According to this quote, the incoming Speaker Nancy Pelosi doesn’t realize the irony of her own words. ”You know what, that’s why Donald Trump is President of the United States—the Evangelicals, and the Catholics, anti-marriage equality, anti-choice. That’s how he got to be president, and everything was trumped literally and figuratively after that.” The pro-life movement is a caveat to Pelosi’s speakership, because abortion is a moral issue no matter who is in office. And regardless of Democrats’ pledge to protect a woman’s right to choose, their own words may come back to haunt them. I Stand with PP says, 60% of Planned Parenthood patients rely on public health programs like Medicaid, and Title X for their preventative and primary care. “So,” the argument goes, “when you hear extreme politicians talking about defunding Planned Parenthood, they really mean blocking patients who rely on public healthcare programs from getting their care at Planned Parenthood.”
Challenge accepted.
Like Planned Parenthood, Obria Medical Clinics want Medicaid and Title X funding from the Trump Administration to protect Womens’ healthcare, and aim to give birth to a game-changing political narrative for the pro-life movement, and a newly pro-choice-controlled Congress. The right to choose now holds a brand new meaning.

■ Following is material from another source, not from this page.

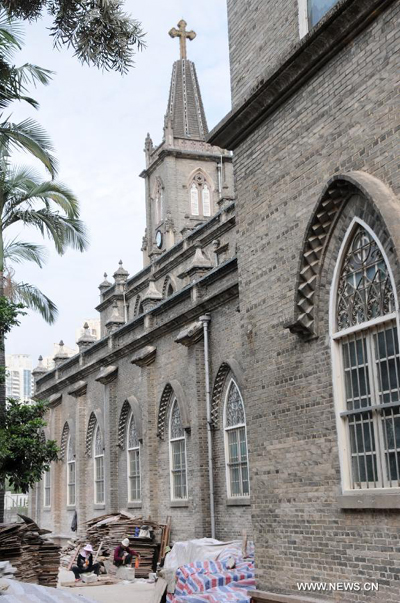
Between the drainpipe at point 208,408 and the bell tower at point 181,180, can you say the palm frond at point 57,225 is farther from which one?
the bell tower at point 181,180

Why this works: Statistical data supports Obria’s argument for government assistance. The Centers For Disease Control states that in 2015, the number of abortions performed in the U.S. declined over a decade. The reason: Teen abstinence and birth control. Only 188 abortions were recorded per 1000 live births in comparison to 233 per 1000 in 2005.
The culture is changing.
For decades, Planned Parenthood’s argument for federal funding has been to protect women and men’s healthcare for low-income families such as cancer screenings, birth control, pregnancy counseling services, and STD/HIV testing. Although the Hyde Amendment bars any federal funding for abortion, Planned Parenthood can apply their tax revenue for cost procedures, exempting other subsidies for abortion services. This loophole in the law affords lawmakers, including Republicans, a safety net to ricochet from any pro-choice argument—until now.
In 2006, Kathleen Eaton Bravo took her California Birth Choice Pregnancy Resource Centers, and turned them into functional medical clinics, serving women and men. By 2009, Obria treated over 9000 patients a year. “We went from saving four babies a year to almost 1000, in 2014.” Bravo regrets her decision to have an abortion, and now carries the mantle for the pro-life movement and Catholics with her healthier choice for women. “We’ve been reactive in the pro-life movement for 40 years,” she said. “Let’s be pro-active and go to the root of the problem.”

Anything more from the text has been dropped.